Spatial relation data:
⁂
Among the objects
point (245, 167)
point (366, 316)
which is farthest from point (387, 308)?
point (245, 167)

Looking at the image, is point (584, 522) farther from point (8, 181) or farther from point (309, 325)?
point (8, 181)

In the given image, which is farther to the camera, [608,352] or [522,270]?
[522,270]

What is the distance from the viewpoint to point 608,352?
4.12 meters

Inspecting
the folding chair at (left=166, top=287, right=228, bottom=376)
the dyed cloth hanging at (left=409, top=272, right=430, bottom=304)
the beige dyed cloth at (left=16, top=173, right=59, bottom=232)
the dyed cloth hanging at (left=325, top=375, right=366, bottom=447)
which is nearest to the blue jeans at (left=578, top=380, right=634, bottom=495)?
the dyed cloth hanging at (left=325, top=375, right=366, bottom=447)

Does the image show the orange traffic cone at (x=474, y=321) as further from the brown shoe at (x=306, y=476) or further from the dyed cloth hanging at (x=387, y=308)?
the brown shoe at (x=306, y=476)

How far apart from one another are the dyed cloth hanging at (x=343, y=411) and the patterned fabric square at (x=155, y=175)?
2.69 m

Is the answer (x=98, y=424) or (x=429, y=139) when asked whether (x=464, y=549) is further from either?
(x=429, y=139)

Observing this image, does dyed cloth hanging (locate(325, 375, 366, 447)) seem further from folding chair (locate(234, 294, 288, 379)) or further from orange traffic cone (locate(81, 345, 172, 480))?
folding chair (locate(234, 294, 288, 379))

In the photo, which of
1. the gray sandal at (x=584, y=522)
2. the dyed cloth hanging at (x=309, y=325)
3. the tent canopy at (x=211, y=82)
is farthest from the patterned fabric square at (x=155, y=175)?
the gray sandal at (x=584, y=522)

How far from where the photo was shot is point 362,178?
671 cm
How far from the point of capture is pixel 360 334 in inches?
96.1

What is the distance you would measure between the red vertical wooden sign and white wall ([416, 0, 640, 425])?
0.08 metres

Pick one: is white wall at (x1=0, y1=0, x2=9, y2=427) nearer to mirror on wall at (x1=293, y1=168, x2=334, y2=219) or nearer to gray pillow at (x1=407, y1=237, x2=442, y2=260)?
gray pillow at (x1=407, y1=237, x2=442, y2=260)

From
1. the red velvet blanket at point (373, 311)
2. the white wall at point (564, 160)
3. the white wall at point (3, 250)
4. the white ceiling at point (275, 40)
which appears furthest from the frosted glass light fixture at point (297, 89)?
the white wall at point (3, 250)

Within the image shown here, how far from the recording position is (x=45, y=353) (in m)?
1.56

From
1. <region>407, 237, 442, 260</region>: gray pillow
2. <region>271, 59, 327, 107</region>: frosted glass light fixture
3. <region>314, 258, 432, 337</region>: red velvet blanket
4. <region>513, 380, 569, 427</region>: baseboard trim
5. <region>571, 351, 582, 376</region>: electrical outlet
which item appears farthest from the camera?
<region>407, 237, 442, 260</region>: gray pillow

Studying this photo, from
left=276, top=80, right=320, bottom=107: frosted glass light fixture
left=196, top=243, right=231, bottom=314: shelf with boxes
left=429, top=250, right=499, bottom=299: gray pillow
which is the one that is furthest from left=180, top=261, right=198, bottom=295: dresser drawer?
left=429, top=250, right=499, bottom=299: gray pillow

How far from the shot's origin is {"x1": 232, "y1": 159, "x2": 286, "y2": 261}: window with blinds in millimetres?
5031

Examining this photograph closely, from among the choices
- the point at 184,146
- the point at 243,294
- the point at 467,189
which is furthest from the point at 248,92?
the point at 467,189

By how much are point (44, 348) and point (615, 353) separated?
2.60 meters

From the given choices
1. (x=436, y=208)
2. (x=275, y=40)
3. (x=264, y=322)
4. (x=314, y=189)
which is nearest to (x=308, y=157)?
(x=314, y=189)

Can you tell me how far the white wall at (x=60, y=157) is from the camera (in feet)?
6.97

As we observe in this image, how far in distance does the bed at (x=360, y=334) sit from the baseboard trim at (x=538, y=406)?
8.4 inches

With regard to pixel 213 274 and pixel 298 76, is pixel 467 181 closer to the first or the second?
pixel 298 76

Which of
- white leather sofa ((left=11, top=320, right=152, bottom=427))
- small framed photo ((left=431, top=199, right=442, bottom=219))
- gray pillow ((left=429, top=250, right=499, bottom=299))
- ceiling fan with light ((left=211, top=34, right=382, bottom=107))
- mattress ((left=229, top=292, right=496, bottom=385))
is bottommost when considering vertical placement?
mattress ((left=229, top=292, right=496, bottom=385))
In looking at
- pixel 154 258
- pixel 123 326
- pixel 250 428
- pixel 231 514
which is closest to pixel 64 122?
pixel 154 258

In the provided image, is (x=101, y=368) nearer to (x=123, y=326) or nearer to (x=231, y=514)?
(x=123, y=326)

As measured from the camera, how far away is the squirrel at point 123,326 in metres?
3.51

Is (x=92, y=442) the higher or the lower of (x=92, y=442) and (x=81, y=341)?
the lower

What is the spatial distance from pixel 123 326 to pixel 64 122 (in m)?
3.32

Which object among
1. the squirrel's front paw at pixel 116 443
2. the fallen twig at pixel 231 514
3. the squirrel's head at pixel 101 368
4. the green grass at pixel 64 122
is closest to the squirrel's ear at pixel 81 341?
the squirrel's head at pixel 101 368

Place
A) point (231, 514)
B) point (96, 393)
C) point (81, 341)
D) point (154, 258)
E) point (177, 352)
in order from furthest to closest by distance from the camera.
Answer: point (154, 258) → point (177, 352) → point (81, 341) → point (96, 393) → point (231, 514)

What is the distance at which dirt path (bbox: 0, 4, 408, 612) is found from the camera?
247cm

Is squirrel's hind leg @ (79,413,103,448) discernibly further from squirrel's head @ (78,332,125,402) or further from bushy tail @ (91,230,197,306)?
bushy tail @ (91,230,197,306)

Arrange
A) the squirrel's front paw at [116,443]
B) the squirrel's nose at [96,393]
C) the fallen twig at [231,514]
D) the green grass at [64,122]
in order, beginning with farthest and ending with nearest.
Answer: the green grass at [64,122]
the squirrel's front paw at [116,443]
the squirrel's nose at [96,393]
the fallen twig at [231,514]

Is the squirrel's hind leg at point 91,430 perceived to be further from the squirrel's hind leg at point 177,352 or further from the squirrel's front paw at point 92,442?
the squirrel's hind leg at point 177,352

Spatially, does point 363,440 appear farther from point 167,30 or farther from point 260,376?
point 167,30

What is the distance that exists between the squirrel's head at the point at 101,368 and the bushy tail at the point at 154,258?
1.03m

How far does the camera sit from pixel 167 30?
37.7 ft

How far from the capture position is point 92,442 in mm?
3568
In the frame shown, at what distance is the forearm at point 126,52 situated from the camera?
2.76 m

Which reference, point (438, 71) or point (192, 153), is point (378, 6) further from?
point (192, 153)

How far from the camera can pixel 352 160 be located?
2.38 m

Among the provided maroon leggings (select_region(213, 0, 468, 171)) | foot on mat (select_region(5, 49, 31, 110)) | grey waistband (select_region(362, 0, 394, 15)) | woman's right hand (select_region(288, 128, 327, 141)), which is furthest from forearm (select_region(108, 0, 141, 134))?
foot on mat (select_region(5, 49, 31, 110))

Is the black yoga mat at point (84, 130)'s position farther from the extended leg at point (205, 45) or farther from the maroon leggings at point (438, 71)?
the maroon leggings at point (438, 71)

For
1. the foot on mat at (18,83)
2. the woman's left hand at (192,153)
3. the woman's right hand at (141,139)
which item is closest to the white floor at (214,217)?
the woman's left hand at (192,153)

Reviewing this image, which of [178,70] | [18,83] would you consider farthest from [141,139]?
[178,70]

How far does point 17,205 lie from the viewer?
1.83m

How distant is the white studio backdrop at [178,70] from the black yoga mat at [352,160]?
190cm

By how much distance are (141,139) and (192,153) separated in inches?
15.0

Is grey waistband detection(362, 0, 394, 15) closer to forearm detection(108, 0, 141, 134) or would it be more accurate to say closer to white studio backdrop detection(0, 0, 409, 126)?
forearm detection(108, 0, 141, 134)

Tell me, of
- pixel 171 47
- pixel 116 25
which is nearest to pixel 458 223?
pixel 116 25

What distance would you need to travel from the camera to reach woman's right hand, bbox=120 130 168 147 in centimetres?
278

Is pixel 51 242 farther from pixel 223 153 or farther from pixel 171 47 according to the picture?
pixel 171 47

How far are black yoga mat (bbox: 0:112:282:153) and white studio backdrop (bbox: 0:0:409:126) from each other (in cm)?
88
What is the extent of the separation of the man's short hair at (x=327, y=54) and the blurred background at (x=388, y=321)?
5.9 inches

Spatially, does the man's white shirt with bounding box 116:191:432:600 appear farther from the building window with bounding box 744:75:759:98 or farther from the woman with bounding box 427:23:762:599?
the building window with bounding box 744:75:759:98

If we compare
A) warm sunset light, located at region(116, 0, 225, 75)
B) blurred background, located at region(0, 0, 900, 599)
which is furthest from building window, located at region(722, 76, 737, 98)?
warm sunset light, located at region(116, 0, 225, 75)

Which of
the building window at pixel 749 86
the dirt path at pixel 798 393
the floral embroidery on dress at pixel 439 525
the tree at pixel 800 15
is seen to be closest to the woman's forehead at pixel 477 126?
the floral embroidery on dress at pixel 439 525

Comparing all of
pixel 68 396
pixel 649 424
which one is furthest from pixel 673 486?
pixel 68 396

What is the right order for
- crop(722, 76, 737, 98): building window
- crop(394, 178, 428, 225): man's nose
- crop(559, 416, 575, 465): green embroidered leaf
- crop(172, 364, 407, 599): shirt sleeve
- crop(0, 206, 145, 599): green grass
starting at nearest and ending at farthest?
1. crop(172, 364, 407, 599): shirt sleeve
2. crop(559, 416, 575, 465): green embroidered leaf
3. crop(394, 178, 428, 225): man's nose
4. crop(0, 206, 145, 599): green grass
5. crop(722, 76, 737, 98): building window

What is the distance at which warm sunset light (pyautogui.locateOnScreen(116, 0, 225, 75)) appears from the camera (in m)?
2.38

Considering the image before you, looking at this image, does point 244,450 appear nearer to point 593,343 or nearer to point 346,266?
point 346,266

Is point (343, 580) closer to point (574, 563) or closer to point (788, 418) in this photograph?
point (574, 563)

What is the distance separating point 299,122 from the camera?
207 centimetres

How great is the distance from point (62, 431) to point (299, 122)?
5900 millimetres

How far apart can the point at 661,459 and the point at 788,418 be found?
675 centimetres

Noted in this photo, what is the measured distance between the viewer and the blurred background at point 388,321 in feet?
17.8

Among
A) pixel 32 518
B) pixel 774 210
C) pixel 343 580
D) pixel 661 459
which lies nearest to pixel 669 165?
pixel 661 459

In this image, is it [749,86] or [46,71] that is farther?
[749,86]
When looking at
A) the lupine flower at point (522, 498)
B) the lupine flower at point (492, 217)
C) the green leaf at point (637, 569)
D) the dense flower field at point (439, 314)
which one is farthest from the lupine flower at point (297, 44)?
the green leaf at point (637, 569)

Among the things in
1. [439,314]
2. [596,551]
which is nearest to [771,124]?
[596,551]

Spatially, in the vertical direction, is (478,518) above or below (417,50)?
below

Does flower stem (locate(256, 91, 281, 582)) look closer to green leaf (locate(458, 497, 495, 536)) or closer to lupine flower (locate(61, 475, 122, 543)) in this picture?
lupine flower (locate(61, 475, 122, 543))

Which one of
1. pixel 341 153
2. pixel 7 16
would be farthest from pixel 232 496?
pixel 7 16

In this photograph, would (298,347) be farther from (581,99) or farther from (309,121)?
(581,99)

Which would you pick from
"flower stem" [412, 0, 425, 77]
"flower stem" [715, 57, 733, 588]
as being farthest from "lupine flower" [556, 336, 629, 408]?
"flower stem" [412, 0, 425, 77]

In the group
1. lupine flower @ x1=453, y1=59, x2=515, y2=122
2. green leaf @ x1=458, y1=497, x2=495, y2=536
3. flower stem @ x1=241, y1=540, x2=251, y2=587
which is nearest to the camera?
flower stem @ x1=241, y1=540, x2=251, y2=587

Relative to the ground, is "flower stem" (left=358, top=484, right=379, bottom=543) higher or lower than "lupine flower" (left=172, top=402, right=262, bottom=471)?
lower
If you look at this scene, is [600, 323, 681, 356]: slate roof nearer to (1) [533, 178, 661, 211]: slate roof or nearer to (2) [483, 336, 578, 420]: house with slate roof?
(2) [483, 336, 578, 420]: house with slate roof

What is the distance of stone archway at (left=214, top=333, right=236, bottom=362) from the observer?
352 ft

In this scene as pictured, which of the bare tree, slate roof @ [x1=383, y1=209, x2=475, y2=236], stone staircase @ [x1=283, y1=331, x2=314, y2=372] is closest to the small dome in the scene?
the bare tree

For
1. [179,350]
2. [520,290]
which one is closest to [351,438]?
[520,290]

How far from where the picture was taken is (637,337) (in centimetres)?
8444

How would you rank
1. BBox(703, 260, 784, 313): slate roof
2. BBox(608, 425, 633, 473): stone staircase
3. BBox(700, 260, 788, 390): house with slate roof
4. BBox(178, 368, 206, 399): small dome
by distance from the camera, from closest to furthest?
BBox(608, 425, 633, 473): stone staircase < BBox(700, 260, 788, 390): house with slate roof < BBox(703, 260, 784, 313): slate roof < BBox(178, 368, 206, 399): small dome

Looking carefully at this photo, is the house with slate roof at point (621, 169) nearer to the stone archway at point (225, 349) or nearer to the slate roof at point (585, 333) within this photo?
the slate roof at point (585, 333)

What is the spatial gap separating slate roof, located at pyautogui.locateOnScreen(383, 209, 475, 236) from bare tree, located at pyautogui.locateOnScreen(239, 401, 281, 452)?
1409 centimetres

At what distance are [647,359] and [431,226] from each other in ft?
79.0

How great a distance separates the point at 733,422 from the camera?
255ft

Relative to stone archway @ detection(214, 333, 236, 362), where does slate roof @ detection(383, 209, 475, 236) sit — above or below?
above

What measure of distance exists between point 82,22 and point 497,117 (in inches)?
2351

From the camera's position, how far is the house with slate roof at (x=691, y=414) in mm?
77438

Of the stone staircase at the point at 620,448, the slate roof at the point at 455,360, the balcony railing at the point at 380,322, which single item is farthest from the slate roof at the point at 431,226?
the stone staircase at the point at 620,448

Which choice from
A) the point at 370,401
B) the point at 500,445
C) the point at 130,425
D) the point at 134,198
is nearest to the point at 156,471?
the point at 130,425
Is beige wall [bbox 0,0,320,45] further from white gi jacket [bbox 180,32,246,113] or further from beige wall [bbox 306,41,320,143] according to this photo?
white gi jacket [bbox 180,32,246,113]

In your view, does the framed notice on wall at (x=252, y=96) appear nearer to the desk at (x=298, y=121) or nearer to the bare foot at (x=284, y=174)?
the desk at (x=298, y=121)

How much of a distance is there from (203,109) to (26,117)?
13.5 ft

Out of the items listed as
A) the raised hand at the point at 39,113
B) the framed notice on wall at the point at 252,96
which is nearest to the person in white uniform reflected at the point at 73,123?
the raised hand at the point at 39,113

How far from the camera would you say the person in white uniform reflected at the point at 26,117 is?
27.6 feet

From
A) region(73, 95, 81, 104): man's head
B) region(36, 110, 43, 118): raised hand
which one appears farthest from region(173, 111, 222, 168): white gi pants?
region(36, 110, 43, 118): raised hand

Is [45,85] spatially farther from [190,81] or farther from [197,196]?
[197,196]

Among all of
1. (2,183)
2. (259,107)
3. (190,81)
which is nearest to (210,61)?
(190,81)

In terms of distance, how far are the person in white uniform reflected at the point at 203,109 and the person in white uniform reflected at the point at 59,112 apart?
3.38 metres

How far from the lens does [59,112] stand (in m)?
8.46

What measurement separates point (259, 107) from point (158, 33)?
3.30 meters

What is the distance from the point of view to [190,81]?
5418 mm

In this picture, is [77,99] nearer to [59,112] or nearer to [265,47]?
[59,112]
⁂
Required work:
Transcribe the records above exactly, but only from the line that contains "Is [45,85] spatially" through their final line, inclusive.

Correct answer:
Is [45,85] spatially farther from [190,81] or farther from [197,196]?
[197,196]

Among all of
1. (2,183)
2. (259,107)
3. (190,81)
which is nearest to (210,61)?
(190,81)

In terms of distance, how far are the person in white uniform reflected at the point at 203,109 and the person in white uniform reflected at the point at 59,112 apart?
3.38 metres

How far from the lens does [59,112] stand (in m)?
8.46

What measurement separates point (259, 107) from point (158, 33)?
3.30 meters

What is the distance from the point of view to [190,81]?
5418 mm

In this picture, is [77,99] nearer to [59,112] or nearer to [265,47]?
[59,112]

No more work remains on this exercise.